More choice but don’t get complacent

More choice but don’t get complacent with exec recruiting


By Niko Kloeten, NBR - 13th February 2009

Finding capable candidates for executive roles will be easier in 2009 but companies should still follow the proper processes, warn recruitment industry experts.

With rising unemployment and the prospect of skilled but out-of-work New Zealanders returning to these shores, the search for executive talent may go from the ridiculous to the sublime in a matter of months.

Whereas the candidates were calling the shots only a short while ago, recruitment industry figures say some young high-flyers are having to write in application letters for the first time.

Companies who previously had to reach out the tendrils to find anyone suitable are now inundated with CVs.

But while it may be tempting for companies to bypass recruitment consultants altogether and go DIY in their search for executives, Kelly Services country general manager Steve Kennedy says such moves could backfire.

“In this environment, with more people coming into the market with leadership and executive skills and more people coming back from overseas, organisations have more choice, but they have to be careful to use the right process.”

He says while some companies do use a DIY recruitment process, it is important for those without the required skills to do so successfully to use recruitment organisations.

“While they may not necessarily be complacent, companies may believe ‘why do we need a third party?’ The problem with that is: have you ever seen a bad CV?

“People can be quite creative with CVs,” he adds.

OCG chief executive George Brooks says anecdotal evidence suggests many New Zealanders working in the corporate world overseas, particularly in London, have been made redundant.

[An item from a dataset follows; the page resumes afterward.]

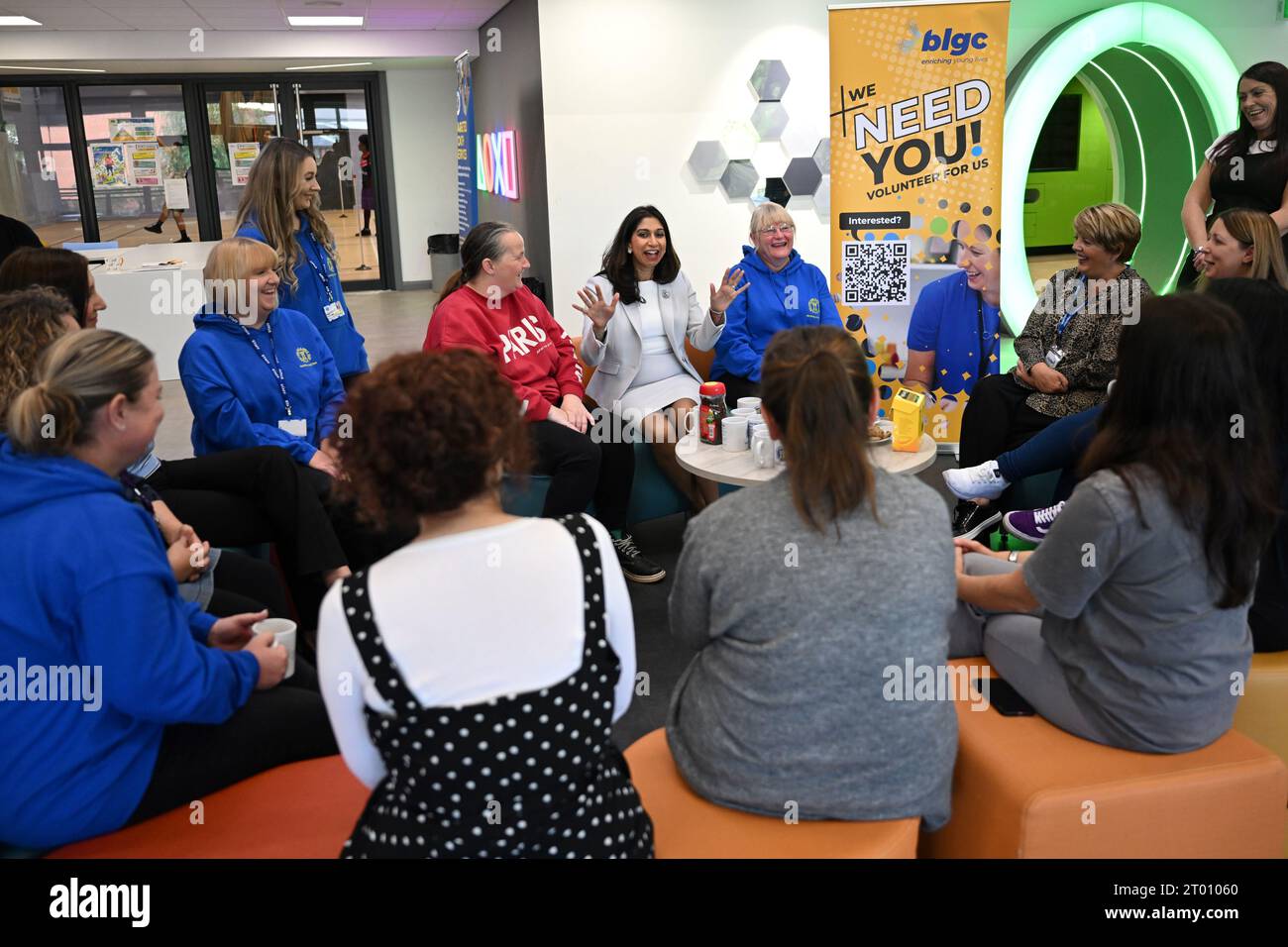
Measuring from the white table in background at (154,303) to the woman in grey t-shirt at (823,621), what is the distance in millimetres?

Labour MP David Cunliffe recently warned that New Zealanders made redundant overseas may come home to collect the dole, but the flipside is that more skilled people will be applying for the few available jobs.

And Mr Brooks says it is small to medium enterprises (SMEs) that will not only struggle most with the surfeit of choice, but also be the most likely to cut costs by bypassing professional recruitment advice.

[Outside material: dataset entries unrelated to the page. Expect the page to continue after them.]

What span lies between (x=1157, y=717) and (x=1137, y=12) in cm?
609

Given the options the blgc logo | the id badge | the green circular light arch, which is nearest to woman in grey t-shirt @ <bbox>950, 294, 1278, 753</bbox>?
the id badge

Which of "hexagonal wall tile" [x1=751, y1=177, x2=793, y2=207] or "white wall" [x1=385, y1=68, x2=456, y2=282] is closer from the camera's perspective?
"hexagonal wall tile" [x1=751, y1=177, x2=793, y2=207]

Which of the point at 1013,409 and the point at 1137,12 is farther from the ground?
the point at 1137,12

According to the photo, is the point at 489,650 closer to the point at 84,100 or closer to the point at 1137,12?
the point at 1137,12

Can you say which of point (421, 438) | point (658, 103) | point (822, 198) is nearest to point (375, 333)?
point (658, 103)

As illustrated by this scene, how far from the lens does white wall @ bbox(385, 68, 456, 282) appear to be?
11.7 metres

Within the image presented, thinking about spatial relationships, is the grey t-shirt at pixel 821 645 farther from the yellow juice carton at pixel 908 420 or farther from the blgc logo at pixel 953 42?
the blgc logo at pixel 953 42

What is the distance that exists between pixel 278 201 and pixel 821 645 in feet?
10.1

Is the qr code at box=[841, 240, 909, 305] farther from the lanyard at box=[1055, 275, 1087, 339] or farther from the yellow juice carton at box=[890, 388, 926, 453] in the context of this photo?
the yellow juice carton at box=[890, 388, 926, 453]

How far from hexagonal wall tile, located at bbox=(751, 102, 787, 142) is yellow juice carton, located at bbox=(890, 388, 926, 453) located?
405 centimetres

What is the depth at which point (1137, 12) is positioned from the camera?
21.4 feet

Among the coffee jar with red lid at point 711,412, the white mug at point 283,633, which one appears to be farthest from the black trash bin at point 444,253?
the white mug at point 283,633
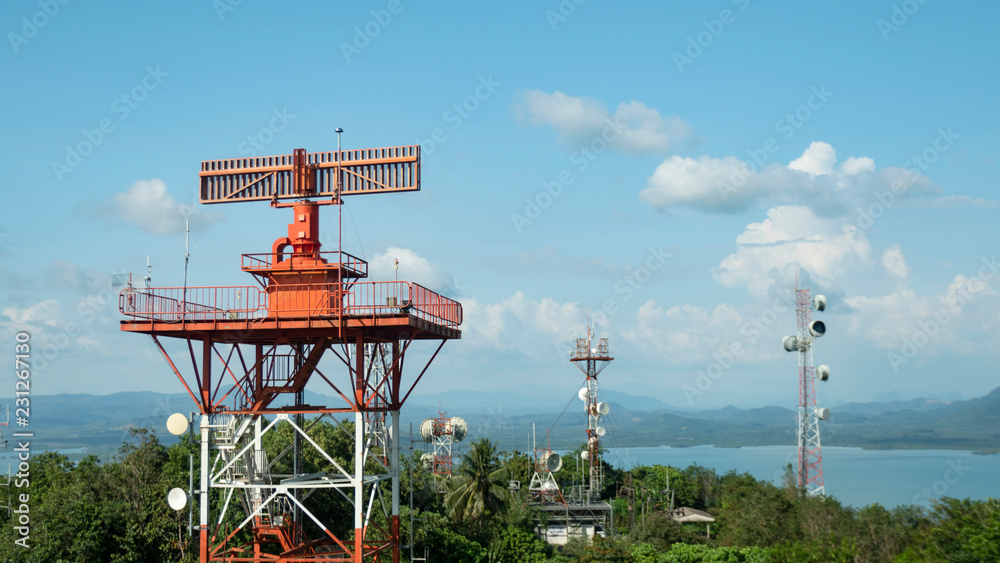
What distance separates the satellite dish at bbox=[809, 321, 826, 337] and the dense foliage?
32.9ft

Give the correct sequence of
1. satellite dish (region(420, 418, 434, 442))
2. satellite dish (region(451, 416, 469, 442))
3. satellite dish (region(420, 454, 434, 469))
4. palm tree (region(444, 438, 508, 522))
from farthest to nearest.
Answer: satellite dish (region(420, 418, 434, 442)), satellite dish (region(451, 416, 469, 442)), satellite dish (region(420, 454, 434, 469)), palm tree (region(444, 438, 508, 522))

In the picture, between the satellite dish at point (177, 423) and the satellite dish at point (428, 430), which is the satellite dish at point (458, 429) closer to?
the satellite dish at point (428, 430)

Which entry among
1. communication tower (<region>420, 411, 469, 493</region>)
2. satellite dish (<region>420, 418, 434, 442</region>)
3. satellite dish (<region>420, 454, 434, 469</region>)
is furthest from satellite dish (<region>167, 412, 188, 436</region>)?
satellite dish (<region>420, 418, 434, 442</region>)

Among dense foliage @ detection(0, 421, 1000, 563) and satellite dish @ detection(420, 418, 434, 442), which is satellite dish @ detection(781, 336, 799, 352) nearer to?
dense foliage @ detection(0, 421, 1000, 563)

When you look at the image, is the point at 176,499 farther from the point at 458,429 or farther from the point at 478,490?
the point at 458,429

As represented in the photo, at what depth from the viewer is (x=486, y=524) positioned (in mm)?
49375

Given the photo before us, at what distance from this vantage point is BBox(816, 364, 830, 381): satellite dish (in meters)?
55.7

“In SMEs the HR support is more general as opposed to having specific recruitment skills. These sorts of businesses can’t afford the time or cost of fixing it if they make a bad hire.”

He says it is also important for companies to treat unsuccessful applicants well, particularly because there will be so many of them and it would be easy enough not to bother replying to their CVs.

“Brands’ reputations can be affected by poor treatment of job candidates,” he says.

“Some of them may be just fishing, some will have been made redundant and most of them will be going through a tough time so it’s important you treat them with dignity and respect.”

Strategy Recruitment director Barry Brown says it’s a “recipe for disaster” when companies opt for DIY recruitment.

“I’d compare it to the real estate industry. Most people don’t start selling houses themselves; they get real estate agents to do it because of their expertise. Recruitment is very similar.”

Companies that try to take shortcuts could end up back where they started but worse off than before, he warns.

“Thinking back to the days after the sharemarket crash in 1987, people tried that (DIY recruiting) but ended up coming back to the recruitment industry after it had all gone wrong.”

Cook Executive Recruitment managing director Tim Cook says he has also seen companies try to do the recruitment process themselves only to come back later asking the recruitment industry for help.

He says it comes down to the fact that companies trying the DIY approach may be really good at whatever they do, but specialist recruiters are good at, unsurprisingly, recruiting.

“We do this 40, 50, even 60 hours of this (recruiting) a week,” he says. “I’d compare it to this – would you prepare a legal case without a lawyer? Would you do your accounts without an accountant?

“I’m not saying we never get it wrong, because sometimes we do get it wrong, but it’s a much lower risk in this environment going through us than trying to do it yourself.”

Recruitment companies are also well equipped to deal with large responses to job ads, he says.

And there’s another reason companies shouldn’t go DIY: confidentiality.

He says people working for rival companies may not want to apply directly for a job, but will do so if it is done through the privacy of a recruitment company.

“Companies may lose potentially good candidates that work for the other company,” he says.